11th Chairman of State Bank of India
- Preceded by: R. P. Goyal
- Succeeded by: D. N. Ghosh

Personal details
- Born: 28 July 1924
- Died: 3 August 2006 (aged 82) Mumbai

= Vishwanath N. Nadkarni =

Indian career banker

Vishwanath N. Nadkarni was an Indian career banker who served as the eleventh Chairman of State Bank of India.

== Life ==

He was born on 28 July 1924.

He died on 3 August 2006 at the age of 82 at his home in Mumbai. His obituary was published by The Times of India the very next day after his death.

He is survived by one daughter, two sons, five grand children and a couple dozen great grand children.

== Career ==

=== Early career ===

He had joined the State Bank of India as a probationary officer and served in a number of roles until finally becoming the Chairman of State Bank of India in 1983.

=== Banking career ===

He served as the eleventh Chairman of State Bank of India from 1 December 1983 until 27 July 1984.
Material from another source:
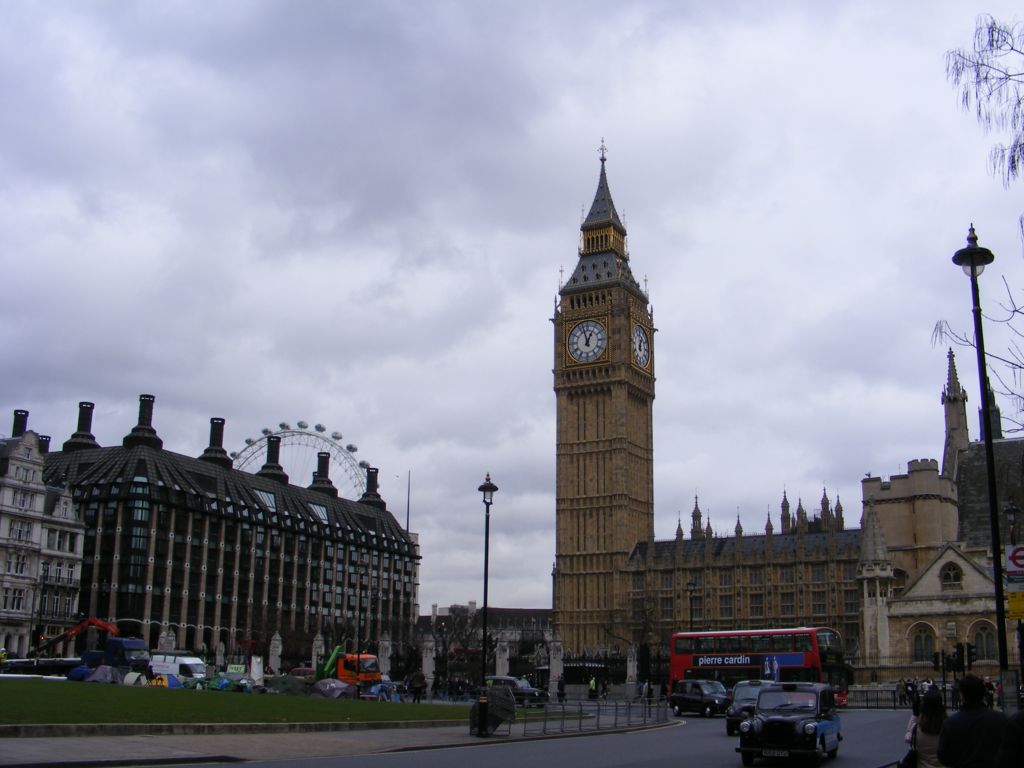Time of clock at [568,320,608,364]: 12:57
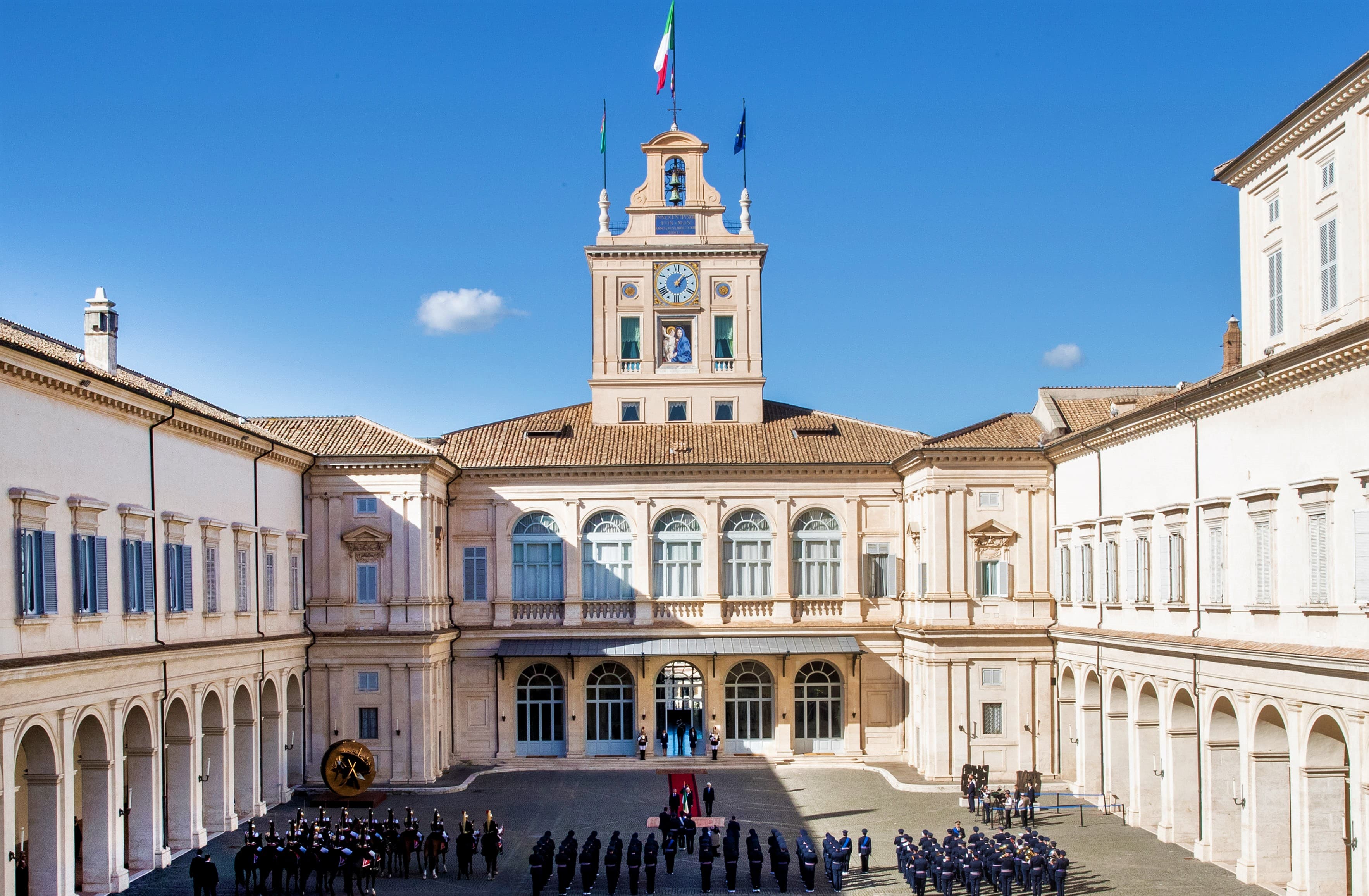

After his retirement in 1984, he was succeeded by D. N. Ghosh as the Chairman of State Bank of India.

=== Later career ===

After having retired from the State Bank of India in 1984, he lived quietly at his home until his death in 2006. He is notable for being one of the few Chairmen of the State Bank of India who never took up any post retirement assignments in the private sector.